Too many leaders face present-tense challenges while living more in yesterday than today. Below is a list of characteristics of church leaders I’ve known who show this tendency:
- Your faithfulness to spiritual disciplines was more intense in days gone by. If the acme of your Bible reading, prayer, etc., is a mountaintop in your past, you’re probably leading today on the basis of yesterday’s power.
- Your illustrations of personal evangelism are not current. When I first realized as a pastor that my stories of evangelism were dated, I had to face the truth: my stories were old because evangelism was something I used to do more faithfully.
- You think about a position you formerly held more than your current position. It’s easy to do, especially when the current role is a difficult one. Somehow, we block all the negatives of that previous role and remember it now as if it were almost heaven on earth.
- It’s been a long time since you’ve read a book. Books challenge us, stretch us, move us, and teach us. If you haven’t read a book in a while, you’re leading on yesterday’s knowledge.

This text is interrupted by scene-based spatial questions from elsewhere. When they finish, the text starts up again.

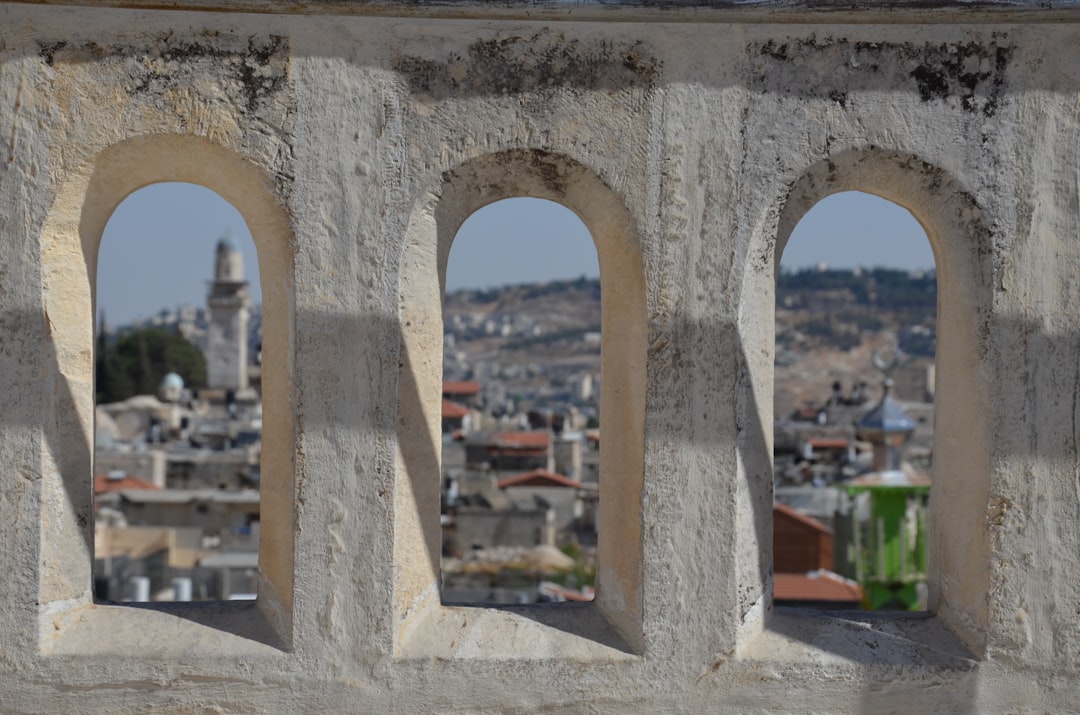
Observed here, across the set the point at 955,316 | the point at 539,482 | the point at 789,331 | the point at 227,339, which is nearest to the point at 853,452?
the point at 539,482

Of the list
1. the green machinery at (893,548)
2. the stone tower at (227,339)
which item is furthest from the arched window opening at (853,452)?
the stone tower at (227,339)

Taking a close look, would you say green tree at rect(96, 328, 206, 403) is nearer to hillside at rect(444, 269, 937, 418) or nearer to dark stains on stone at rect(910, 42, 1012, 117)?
hillside at rect(444, 269, 937, 418)

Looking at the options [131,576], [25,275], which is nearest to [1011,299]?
[25,275]

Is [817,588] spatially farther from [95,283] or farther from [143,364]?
[143,364]

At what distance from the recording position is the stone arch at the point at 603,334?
424 cm

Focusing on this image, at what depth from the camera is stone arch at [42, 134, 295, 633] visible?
13.7 ft

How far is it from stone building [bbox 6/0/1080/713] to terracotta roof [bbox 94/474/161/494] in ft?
90.3

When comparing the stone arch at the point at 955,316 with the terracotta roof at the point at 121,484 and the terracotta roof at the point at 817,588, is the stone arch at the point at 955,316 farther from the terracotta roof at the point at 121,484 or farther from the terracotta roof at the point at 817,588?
the terracotta roof at the point at 121,484

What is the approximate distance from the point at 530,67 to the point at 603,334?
2.90 ft

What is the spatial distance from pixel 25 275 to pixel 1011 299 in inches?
119

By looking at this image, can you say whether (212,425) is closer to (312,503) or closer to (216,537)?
(216,537)

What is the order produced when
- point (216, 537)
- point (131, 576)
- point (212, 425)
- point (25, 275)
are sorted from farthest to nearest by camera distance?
point (212, 425), point (216, 537), point (131, 576), point (25, 275)

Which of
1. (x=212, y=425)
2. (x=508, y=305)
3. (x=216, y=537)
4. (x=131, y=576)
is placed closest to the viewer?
(x=131, y=576)

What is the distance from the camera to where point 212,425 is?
5166cm
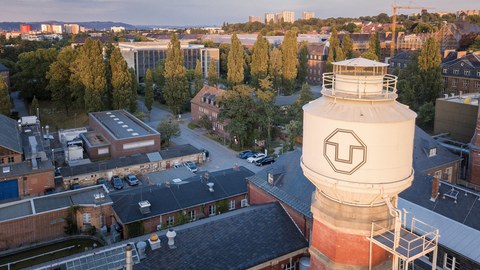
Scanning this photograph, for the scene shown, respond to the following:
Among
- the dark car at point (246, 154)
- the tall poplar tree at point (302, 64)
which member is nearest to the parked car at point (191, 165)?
the dark car at point (246, 154)

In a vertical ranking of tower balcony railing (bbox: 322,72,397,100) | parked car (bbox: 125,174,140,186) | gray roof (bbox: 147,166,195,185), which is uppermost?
tower balcony railing (bbox: 322,72,397,100)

- You know no more about God today than you did years ago. Do an honest gut check here – what do you know about God you did not know last year? Two years ago? If you’re in a spiritual rut today, you got stuck somewhere in the past.
- You have a tendency to remind others of yesterday’s victories. Sometimes we retreat to telling past-tense victories, especially when present-tense wins are few and far between. If you’re the one who keeps bringing up the past, you might be leading from there.

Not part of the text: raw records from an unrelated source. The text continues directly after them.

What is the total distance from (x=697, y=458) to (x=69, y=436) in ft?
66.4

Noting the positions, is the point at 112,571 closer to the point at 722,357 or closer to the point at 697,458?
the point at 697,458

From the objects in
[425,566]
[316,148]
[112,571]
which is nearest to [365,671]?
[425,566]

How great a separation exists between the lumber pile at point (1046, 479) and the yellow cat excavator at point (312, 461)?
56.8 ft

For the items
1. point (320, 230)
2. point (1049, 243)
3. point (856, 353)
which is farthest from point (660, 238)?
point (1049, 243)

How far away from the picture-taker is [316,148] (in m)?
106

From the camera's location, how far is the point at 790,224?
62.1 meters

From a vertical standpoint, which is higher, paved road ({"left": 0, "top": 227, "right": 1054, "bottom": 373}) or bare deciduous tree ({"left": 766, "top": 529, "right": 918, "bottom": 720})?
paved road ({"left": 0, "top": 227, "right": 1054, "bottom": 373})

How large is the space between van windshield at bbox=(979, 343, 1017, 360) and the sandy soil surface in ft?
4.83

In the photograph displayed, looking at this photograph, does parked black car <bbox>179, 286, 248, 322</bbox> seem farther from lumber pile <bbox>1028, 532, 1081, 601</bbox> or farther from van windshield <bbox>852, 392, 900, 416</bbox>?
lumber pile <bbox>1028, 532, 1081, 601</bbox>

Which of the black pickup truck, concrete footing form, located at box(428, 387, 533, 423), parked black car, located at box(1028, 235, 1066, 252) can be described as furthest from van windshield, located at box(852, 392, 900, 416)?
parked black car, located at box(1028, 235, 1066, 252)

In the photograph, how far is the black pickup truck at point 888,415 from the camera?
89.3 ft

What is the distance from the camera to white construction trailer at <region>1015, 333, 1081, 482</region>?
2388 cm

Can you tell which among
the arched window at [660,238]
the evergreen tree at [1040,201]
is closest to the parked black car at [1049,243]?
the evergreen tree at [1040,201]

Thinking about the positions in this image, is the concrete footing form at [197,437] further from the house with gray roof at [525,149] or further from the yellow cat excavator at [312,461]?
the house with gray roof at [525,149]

- You believe few people can teach you anything. If you believe that few people can teach you anything today, it may be because you think you’ve already learned all you need to know. That’s leading from the past tense.

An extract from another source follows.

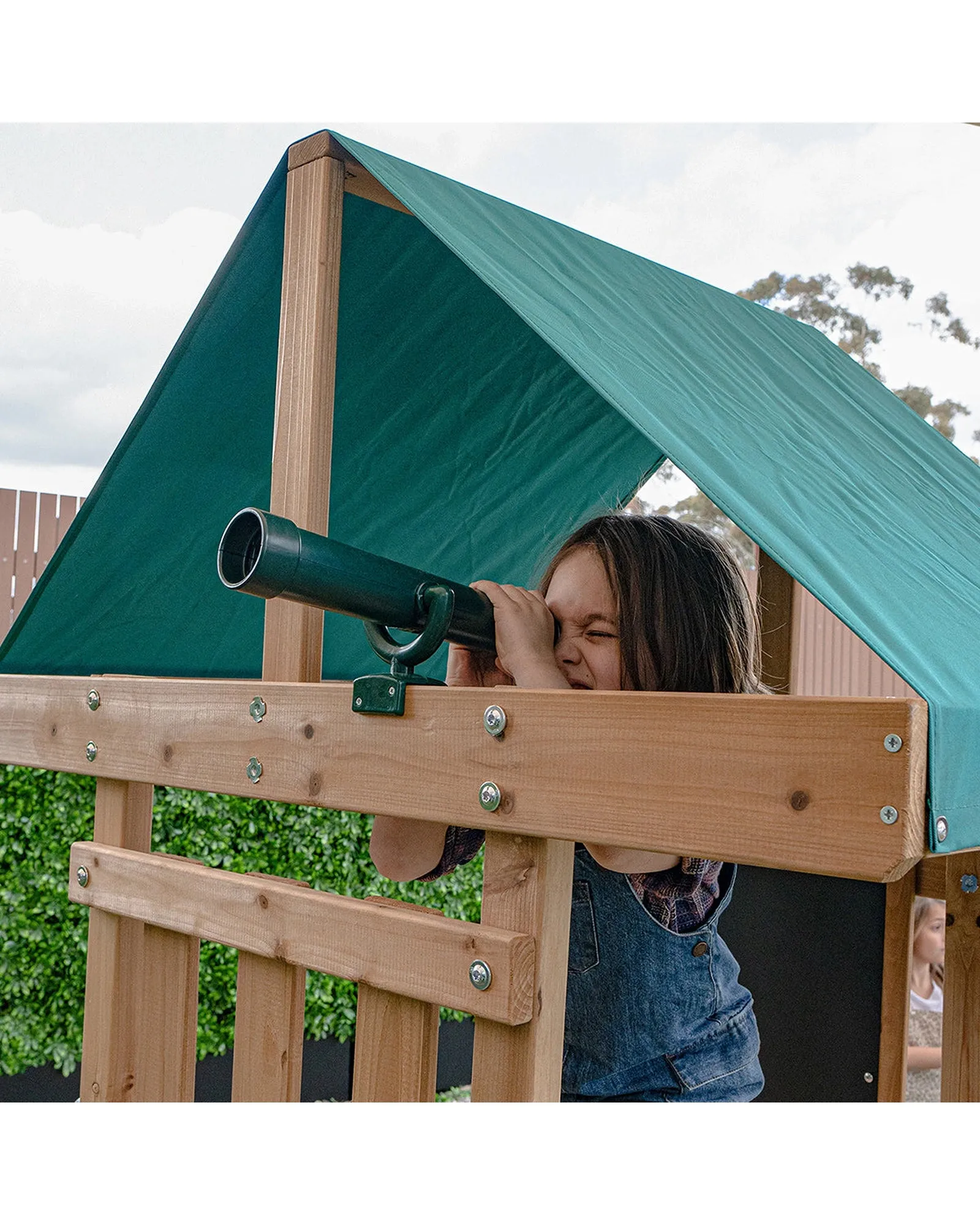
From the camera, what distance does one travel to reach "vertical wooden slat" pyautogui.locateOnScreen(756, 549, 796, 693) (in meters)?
2.56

- You’re unwilling to allow others to evaluate your leadership. Evaluation is risky. Honesty from others can be brutal. At the same time, though, an unwillingness to allow others to speak into your leadership limits your growth to yesterday’s lessons.
- You’re still haunted by yesterday’s pain. Some of us have led difficult congregations, and the wounds are deep. If, however, you allow yesterday’s pain to make you a tentative leader today, you’re leading from the past tense. In fact, you may not be leading at all.
What other evidences of leading from the past tense come to mind for you? Are you leading from the past?